Secondo Cumhuriyet, i camion intercettati - tre su quattro riuscirono a passare grazie alle minacce contro i poliziotti da parte di alcuni membri del Mit che li scortavano - trasportavano un migliaio di proiettili di mortaio, 80mila munizioni di piccolo e grosso calibro e centinaia di lanciagranate, messi a disposizione da Paesi dell'ex blocco sovietico. Secondo diverse testimonianze, i tir in questione avrebbero fatto almeno duemila viaggi. Ad esempio l'autista del camion bloccato ha testimoniato che il carico era stato scaricato da un aereo straniero e che viaggi simili erano già stati compiuti diverse volte. E' evidente che la quantità di armi consegnate – vendute o forse addirittura donate – alle milizie jihadiste sarebbe di proporzioni enormi.
Il governo, che ha sempre sostenuto che a bordo dei camion ci fossero soltanto degli aiuti umanitari diretti ai civili, ha imposto finora sulla questione un ferreo black out ai media, imponendo la censura anche sui social media. Nel frattempo l'esecutivo ha fatto di tutto per bloccare l'inchiesta, accusandone i promotori di essere i veri responsabili degli aiuti ai jihadisti.
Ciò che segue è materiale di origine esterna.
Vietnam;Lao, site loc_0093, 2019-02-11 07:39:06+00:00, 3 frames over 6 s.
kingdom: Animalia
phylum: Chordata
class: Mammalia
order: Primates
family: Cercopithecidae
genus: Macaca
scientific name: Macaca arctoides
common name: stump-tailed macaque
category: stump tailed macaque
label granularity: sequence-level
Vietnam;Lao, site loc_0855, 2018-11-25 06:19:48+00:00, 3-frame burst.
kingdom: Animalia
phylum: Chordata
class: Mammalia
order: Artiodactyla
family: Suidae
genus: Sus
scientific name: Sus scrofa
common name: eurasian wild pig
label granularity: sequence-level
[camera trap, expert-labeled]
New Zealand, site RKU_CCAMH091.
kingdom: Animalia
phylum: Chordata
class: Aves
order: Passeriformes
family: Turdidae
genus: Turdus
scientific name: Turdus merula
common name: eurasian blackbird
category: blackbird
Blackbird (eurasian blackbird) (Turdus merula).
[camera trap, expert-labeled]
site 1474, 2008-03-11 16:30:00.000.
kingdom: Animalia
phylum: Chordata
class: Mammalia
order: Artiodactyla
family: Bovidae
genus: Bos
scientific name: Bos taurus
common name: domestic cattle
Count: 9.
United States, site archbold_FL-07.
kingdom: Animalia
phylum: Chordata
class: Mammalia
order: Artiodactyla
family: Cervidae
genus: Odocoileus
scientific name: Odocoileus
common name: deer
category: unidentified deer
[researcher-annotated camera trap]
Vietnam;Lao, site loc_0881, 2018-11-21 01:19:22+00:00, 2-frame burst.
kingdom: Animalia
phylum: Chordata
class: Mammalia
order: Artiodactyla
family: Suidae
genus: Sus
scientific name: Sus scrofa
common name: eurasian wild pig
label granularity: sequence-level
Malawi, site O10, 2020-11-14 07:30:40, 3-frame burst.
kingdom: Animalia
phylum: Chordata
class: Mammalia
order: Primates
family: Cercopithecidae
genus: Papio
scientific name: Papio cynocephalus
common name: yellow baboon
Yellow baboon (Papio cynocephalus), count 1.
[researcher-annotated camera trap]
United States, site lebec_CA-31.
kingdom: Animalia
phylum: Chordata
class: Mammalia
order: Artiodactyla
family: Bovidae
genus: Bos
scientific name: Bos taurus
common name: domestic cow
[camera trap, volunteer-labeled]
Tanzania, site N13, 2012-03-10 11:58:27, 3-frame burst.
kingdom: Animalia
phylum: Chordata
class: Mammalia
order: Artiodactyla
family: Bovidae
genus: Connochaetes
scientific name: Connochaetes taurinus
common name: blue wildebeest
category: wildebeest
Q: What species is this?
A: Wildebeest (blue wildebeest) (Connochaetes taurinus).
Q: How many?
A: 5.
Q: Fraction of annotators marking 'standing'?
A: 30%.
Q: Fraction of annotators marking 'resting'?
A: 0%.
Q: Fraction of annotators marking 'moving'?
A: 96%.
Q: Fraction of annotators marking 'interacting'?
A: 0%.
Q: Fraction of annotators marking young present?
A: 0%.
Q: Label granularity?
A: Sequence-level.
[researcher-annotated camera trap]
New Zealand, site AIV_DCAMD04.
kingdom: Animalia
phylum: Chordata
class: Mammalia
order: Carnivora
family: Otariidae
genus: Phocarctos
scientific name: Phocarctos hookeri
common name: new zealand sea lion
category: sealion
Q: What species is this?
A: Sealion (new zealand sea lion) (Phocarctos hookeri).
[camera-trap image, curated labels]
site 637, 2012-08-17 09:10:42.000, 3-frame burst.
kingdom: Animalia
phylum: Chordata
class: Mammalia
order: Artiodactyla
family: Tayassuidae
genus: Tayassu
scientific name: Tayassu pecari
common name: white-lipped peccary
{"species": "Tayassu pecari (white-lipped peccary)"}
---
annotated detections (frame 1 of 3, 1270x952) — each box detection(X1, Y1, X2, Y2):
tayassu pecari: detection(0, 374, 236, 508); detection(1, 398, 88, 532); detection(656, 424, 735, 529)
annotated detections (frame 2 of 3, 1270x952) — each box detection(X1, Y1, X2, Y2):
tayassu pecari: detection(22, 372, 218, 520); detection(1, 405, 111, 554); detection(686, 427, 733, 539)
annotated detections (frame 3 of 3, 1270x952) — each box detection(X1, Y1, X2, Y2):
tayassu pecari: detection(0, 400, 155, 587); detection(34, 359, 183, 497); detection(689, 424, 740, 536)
La polizia ha finora arrestato un cinquantina tra gendarmi, militari e magistrati coinvolti nel fermo e nel sequestro del camion nel tentativo di addebitare ad alcuni ‘apparati deviati’ il sostegno all’Is e di scagionare l’esecutivo e i servizi segreti.
«Le nostre indagini hanno portato alla conclusione che alcuni ufficiali dello Stato hanno aiutato a consegnare le armi», ha dichiarato il pubblico ministero Ozcan Sisman, che ha avviato le indagini nel novembre del 2013 dopo aver ricevuto una soffiata. Attualmente Sisman, insieme ad un altro pubblico ministero che ha condotto analoghe indagini, Aziz Takci, si trova però sotto processo con l’accusa di aver condotto «ricerche illegali» e di aver rivelato «segreti di Stato».
Addirittura il presidente Recep Tayyip Erdogan ha attribuito la responsabilità dello scandalo alla confraternita dell'imam Fethullah Gülen, suo ex alleato e mentore e ora in guerra con la leadership di Ankara.
Ma le rivelazioni odierne di Cumhuriyet potrebbero rivelarsi un grave problema a pochi giorni dalle elezioni generali del prossimo 7 giugno. Anche perché è tutto da dimostrare che gli invii di armi ai fondamentalisti si sia fermato all’inizio dello scorso anno. Numerose sono le prove e le testimonianze assai recenti di un atteggiamento assai tollerante da parte delle forze armate di Ankara nei confronti dei tagliagole di Al Baghdadi che possono contare in territorio turco di ospedali in cui curare i feriti, di basi dove addestrare i nuovi adepti e di strutture logistiche dove stoccare armi e materiali di ogni tipo, a pochi chilometri spesso dalla frontiera con la Siria.